Items listed in a dataset
____

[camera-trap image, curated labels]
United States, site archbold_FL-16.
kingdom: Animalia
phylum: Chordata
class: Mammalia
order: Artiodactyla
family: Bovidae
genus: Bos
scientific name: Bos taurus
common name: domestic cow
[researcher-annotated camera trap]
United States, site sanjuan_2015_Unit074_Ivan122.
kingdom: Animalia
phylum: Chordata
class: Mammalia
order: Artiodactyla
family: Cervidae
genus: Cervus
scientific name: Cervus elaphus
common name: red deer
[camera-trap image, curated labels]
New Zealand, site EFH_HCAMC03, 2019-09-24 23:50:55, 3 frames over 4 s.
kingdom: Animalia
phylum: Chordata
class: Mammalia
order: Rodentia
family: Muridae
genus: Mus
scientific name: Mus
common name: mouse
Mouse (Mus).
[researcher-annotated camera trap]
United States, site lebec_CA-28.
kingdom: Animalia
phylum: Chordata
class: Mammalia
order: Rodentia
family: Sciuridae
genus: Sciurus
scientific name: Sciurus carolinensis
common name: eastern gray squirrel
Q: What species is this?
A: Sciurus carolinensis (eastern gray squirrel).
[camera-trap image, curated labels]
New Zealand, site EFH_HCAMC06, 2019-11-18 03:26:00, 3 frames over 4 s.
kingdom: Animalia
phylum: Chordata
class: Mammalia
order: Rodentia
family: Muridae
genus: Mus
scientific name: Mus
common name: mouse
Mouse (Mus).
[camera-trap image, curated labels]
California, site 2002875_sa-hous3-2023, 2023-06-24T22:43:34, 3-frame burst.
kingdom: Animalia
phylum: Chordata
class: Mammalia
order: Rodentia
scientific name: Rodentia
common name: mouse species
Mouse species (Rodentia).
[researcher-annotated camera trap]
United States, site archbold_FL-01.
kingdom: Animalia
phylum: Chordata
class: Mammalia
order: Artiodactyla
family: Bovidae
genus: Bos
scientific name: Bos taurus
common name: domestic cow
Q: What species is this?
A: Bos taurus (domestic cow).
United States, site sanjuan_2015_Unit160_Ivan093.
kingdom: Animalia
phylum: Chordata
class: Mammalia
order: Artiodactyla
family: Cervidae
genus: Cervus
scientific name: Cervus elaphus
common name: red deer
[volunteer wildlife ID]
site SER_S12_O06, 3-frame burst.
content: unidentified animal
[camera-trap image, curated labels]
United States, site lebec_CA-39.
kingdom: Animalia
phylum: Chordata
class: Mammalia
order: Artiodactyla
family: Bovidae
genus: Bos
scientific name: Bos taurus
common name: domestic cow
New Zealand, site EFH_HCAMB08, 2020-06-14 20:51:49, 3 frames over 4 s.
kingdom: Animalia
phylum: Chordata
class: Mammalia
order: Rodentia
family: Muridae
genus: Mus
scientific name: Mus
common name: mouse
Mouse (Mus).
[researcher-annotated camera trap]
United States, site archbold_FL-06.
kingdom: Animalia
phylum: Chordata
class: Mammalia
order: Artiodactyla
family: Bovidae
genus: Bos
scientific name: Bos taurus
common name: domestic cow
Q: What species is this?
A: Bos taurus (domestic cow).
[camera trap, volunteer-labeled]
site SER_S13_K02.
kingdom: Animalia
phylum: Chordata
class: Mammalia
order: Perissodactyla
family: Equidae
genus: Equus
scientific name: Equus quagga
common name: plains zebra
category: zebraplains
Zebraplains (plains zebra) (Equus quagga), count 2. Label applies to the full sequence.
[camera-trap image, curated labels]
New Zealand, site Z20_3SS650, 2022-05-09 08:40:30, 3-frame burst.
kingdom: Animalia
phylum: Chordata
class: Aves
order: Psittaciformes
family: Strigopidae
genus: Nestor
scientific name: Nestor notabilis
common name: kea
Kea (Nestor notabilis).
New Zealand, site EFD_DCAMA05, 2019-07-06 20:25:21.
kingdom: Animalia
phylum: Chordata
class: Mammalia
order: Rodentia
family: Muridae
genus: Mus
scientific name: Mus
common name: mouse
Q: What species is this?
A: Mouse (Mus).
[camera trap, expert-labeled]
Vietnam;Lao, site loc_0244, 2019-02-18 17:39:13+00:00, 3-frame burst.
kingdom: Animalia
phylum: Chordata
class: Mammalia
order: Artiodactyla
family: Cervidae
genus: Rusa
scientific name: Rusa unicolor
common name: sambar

____

All the records above must be transcribed without a single change to any word.

[camera-trap image, curated labels]
United States, site archbold_FL-16.
kingdom: Animalia
phylum: Chordata
class: Mammalia
order: Artiodactyla
family: Bovidae
genus: Bos
scientific name: Bos taurus
common name: domestic cow
[researcher-annotated camera trap]
United States, site sanjuan_2015_Unit074_Ivan122.
kingdom: Animalia
phylum: Chordata
class: Mammalia
order: Artiodactyla
family: Cervidae
genus: Cervus
scientific name: Cervus elaphus
common name: red deer
[camera-trap image, curated labels]
New Zealand, site EFH_HCAMC03, 2019-09-24 23:50:55, 3 frames over 4 s.
kingdom: Animalia
phylum: Chordata
class: Mammalia
order: Rodentia
family: Muridae
genus: Mus
scientific name: Mus
common name: mouse
Mouse (Mus).
[researcher-annotated camera trap]
United States, site lebec_CA-28.
kingdom: Animalia
phylum: Chordata
class: Mammalia
order: Rodentia
family: Sciuridae
genus: Sciurus
scientific name: Sciurus carolinensis
common name: eastern gray squirrel
Q: What species is this?
A: Sciurus carolinensis (eastern gray squirrel).
[camera-trap image, curated labels]
New Zealand, site EFH_HCAMC06, 2019-11-18 03:26:00, 3 frames over 4 s.
kingdom: Animalia
phylum: Chordata
class: Mammalia
order: Rodentia
family: Muridae
genus: Mus
scientific name: Mus
common name: mouse
Mouse (Mus).
[camera-trap image, curated labels]
California, site 2002875_sa-hous3-2023, 2023-06-24T22:43:34, 3-frame burst.
kingdom: Animalia
phylum: Chordata
class: Mammalia
order: Rodentia
scientific name: Rodentia
common name: mouse species
Mouse species (Rodentia).
[researcher-annotated camera trap]
United States, site archbold_FL-01.
kingdom: Animalia
phylum: Chordata
class: Mammalia
order: Artiodactyla
family: Bovidae
genus: Bos
scientific name: Bos taurus
common name: domestic cow
Q: What species is this?
A: Bos taurus (domestic cow).
United States, site sanjuan_2015_Unit160_Ivan093.
kingdom: Animalia
phylum: Chordata
class: Mammalia
order: Artiodactyla
family: Cervidae
genus: Cervus
scientific name: Cervus elaphus
common name: red deer
[volunteer wildlife ID]
site SER_S12_O06, 3-frame burst.
content: unidentified animal
[camera-trap image, curated labels]
United States, site lebec_CA-39.
kingdom: Animalia
phylum: Chordata
class: Mammalia
order: Artiodactyla
family: Bovidae
genus: Bos
scientific name: Bos taurus
common name: domestic cow
New Zealand, site EFH_HCAMB08, 2020-06-14 20:51:49, 3 frames over 4 s.
kingdom: Animalia
phylum: Chordata
class: Mammalia
order: Rodentia
family: Muridae
genus: Mus
scientific name: Mus
common name: mouse
Mouse (Mus).
[researcher-annotated camera trap]
United States, site archbold_FL-06.
kingdom: Animalia
phylum: Chordata
class: Mammalia
order: Artiodactyla
family: Bovidae
genus: Bos
scientific name: Bos taurus
common name: domestic cow
Q: What species is this?
A: Bos taurus (domestic cow).
[camera trap, volunteer-labeled]
site SER_S13_K02.
kingdom: Animalia
phylum: Chordata
class: Mammalia
order: Perissodactyla
family: Equidae
genus: Equus
scientific name: Equus quagga
common name: plains zebra
category: zebraplains
Zebraplains (plains zebra) (Equus quagga), count 2. Label applies to the full sequence.
[camera-trap image, curated labels]
New Zealand, site Z20_3SS650, 2022-05-09 08:40:30, 3-frame burst.
kingdom: Animalia
phylum: Chordata
class: Aves
order: Psittaciformes
family: Strigopidae
genus: Nestor
scientific name: Nestor notabilis
common name: kea
Kea (Nestor notabilis).
New Zealand, site EFD_DCAMA05, 2019-07-06 20:25:21.
kingdom: Animalia
phylum: Chordata
class: Mammalia
order: Rodentia
family: Muridae
genus: Mus
scientific name: Mus
common name: mouse
Q: What species is this?
A: Mouse (Mus).
[camera trap, expert-labeled]
Vietnam;Lao, site loc_0244, 2019-02-18 17:39:13+00:00, 3-frame burst.
kingdom: Animalia
phylum: Chordata
class: Mammalia
order: Artiodactyla
family: Cervidae
genus: Rusa
scientific name: Rusa unicolor
common name: sambar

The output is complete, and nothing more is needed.